As a result of this increasing demand, five of the 22 markets tracked by Savills saw yield compression across all operating structures in Q3. This includes Madrid, Lisbon, Warsaw, Dublin and Copenhagen. In Q2, only Lisbon saw compression across the board.
Richard Dawes, director in the Savills hotels team, comments: “This yield compression across the various operating structures is being driven, in part, by increasing investor appetite for hotels, lack of stock and cheaper financing, which is particularly acute within more mature markets in Germany, Paris and London.”

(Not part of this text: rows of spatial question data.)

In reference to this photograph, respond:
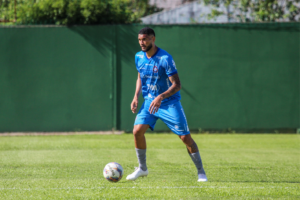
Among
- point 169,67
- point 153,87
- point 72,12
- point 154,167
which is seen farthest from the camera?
point 72,12

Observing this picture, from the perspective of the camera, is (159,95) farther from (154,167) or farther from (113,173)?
(154,167)

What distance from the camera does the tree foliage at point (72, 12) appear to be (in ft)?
36.0

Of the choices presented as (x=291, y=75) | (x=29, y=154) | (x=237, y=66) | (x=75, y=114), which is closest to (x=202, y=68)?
(x=237, y=66)

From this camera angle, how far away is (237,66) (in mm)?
11219

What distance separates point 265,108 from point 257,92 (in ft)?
1.65

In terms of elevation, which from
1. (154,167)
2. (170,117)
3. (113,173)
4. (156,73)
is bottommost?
(154,167)

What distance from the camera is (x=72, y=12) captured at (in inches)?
434

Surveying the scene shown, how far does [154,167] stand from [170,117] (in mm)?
1418

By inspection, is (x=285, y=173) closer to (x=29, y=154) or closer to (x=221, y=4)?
(x=29, y=154)

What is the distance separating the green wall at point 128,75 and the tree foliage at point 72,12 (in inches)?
12.0

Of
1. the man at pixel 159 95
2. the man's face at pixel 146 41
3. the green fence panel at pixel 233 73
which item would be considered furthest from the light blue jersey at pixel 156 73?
the green fence panel at pixel 233 73

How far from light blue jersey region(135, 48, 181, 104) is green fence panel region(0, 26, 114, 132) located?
555 centimetres

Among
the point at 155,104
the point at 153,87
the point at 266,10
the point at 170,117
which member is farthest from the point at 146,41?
the point at 266,10

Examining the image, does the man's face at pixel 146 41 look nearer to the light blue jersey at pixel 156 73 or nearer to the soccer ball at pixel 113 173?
the light blue jersey at pixel 156 73
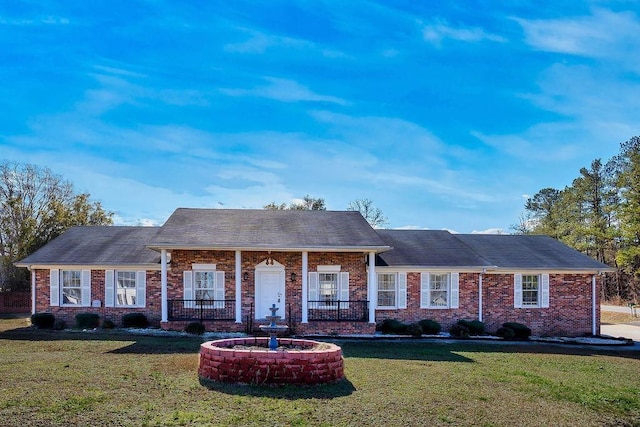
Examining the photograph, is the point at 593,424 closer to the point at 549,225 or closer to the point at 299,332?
the point at 299,332

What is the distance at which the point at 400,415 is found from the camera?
28.1 ft

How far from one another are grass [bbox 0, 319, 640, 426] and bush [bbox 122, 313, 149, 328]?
5185 mm

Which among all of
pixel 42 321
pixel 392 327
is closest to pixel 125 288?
pixel 42 321

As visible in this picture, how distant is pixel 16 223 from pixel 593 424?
33.4 m

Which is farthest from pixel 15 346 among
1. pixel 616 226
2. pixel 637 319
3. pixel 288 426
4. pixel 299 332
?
pixel 616 226

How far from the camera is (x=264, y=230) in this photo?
21672mm

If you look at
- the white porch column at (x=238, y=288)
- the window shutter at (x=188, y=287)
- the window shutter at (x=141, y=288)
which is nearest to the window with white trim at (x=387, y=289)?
the white porch column at (x=238, y=288)

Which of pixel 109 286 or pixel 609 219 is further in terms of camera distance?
pixel 609 219

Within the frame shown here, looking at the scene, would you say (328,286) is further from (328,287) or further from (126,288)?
(126,288)

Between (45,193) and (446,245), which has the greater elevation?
(45,193)

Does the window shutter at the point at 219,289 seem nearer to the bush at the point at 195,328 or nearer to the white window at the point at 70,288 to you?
the bush at the point at 195,328

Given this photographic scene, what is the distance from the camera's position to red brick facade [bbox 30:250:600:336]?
2098 cm

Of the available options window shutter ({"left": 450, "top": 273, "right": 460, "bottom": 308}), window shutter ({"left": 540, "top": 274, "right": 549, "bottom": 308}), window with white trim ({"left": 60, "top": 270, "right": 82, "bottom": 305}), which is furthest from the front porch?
window shutter ({"left": 540, "top": 274, "right": 549, "bottom": 308})

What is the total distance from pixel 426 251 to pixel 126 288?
1185cm
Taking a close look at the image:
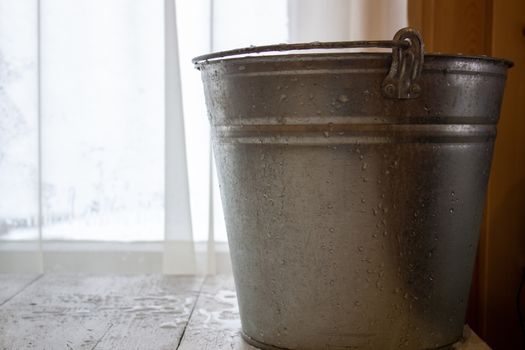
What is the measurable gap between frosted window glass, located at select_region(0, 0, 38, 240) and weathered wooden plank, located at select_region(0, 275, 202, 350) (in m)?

Savills reports that 12 cities saw a 25bps downward shift in prime yields on Vacant Possession/Franchise operating structures during Q3 up on the three cities that reported compression in Q2 (averaging 5.34% across all cities). Similarly eleven markets reported compression in Management Contract prime yields (averaging 5.81%) compared to two markets in Q2. According to Savills, this highlights the appetite investors have to move up the risk curve by investing in non-leased assets, in the pursuit for higher yielding assets.
Prime hotel yields on leased operating structures continue to see the keenest yields, averaging 4.26% across the 22 European markets tracked by Savills, with nine markets seeing a 25bps compression in Q3 2019. As a result there are now seven cities with prime yields for leased assets at sub 4%.
Marie Hickey, director in Savills research team, says: “Investors seeking higher yields are either moving to non-leased operating structures in established markets or opting to look at growth tourist cities. This includes cities such as Prague, Lisbon, Warsaw and Vienna – all of which have experienced larger than average hotel investment volumes this year.”